Drug – bio-affecting and body treating compositions – Designated organic active ingredient containing – Nitrogen containing other than solely as a nitrogen in an...
Reexamination Certificate
2001-05-14
2003-10-21
Criares, Theodore J. (Department: 1617)
Drug, bio-affecting and body treating compositions
Designated organic active ingredient containing
Nitrogen containing other than solely as a nitrogen in an...
C514S908000
Reexamination Certificate
active
06635679
ABSTRACT:
TECHNICAL FIELD OF THE INVENTION
The present invention relates to methods and compositions for inactivating viruses present in samples/process streams of biological origin.
BACKGROUND OF THE INVENTION
It is desirable to use biological materials as sources for medicinal and industrial intermediates and products. Due to the very nature of the biological materials or their methods of production, biological materials may contain unwanted agents of viral origin that may be pathological or otherwise undesirable. The intended end-use of materials derived from biological sources may require a reduction in the biological activity of viral agents known to be present, or that are potentially present, in the source material or process additives.
Reduction of viral activity in materials is commonly accomplished by a number of techniques including the use of heat, steam, pressure, chemical treatments and other methods. However, these techniques may irreversibly alter the properties of the biological source material or the desired substances to be obtained from same. In such cases, gentle, non-denaturative and specific methods are required to reduce the biological activity of viruses without damaging the desired molecules or substances of interest.

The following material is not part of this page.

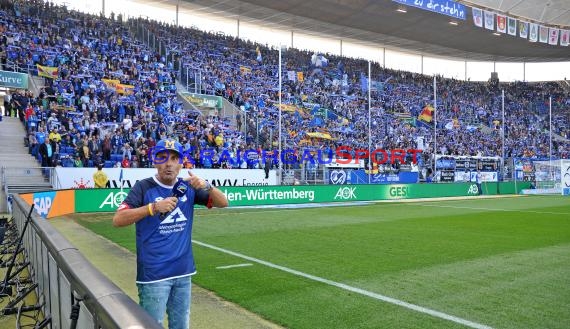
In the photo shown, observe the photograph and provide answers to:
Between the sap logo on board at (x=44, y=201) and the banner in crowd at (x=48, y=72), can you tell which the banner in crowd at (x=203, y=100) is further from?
the sap logo on board at (x=44, y=201)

Prior methods known in the art for inactivation of viruses in labile process streams include photochemical treatments in the presence of Psoralens, solvent-detergent treatments (U.S. Pat. No. 4,481,189), caprylic acid treatments (U.S. Pat. No. 4,939,176), the use of UVC radiation (Vitex Technologies, formerly NY Blood Center), ultra short time heating (Charm Technologies, charmbio.com), photodynamic inactivation in presence of phenothiazine dyes (U.S. Pat. No. 4,534,972), and the use of low-molecular-weight electrophilic agents that bind to nucleic acids (Vitex, Inactine product 4 patents).
SUMMARY OF THE INVENTION
The present invention relates to methods and processes of inactivating a viral contaminants in a biological source material or process intermediate. The process of the present invention involves contacting the biological source material (e.g., a host cell, cell supernatant, cell lysate, blood plasma, tissue homogenate, or other biological materials) containing a biomolecule (e.g., a recombinant or native protein, lipid, nucleic acid, or carbohydrate) of interest with a solution containing one or more alkylamine compounds. In a particular embodiment, the active ingredients are amphipathic, charged amines or amine oxides coupled to saturated hydrocarbon chains of varying lengths. In a preferred embodiment, the one or more active ingredients used are selected from the group consisting of dimethyldecylamine, dimethyltridecylamine, dimethylundecylamine, dimethyldidecylamine, dimethyltetradecylamine, dimethylhexadecylamine, dimethyldecylamineoxide, dimethylundecylamineoxide, dimethyldidecylamineoxide, dimethytetradecylamineoxide and dimethyltridecylamineoxide. These compounds may be used at concentrations ranging from 0.001% up to their solubility limit in the given solution. Preferably, the concentration of the active ingredients ranges from 0.005% to 5%, 0.1% to 2%, or is approximately 0.5% of the total solution (weight basis).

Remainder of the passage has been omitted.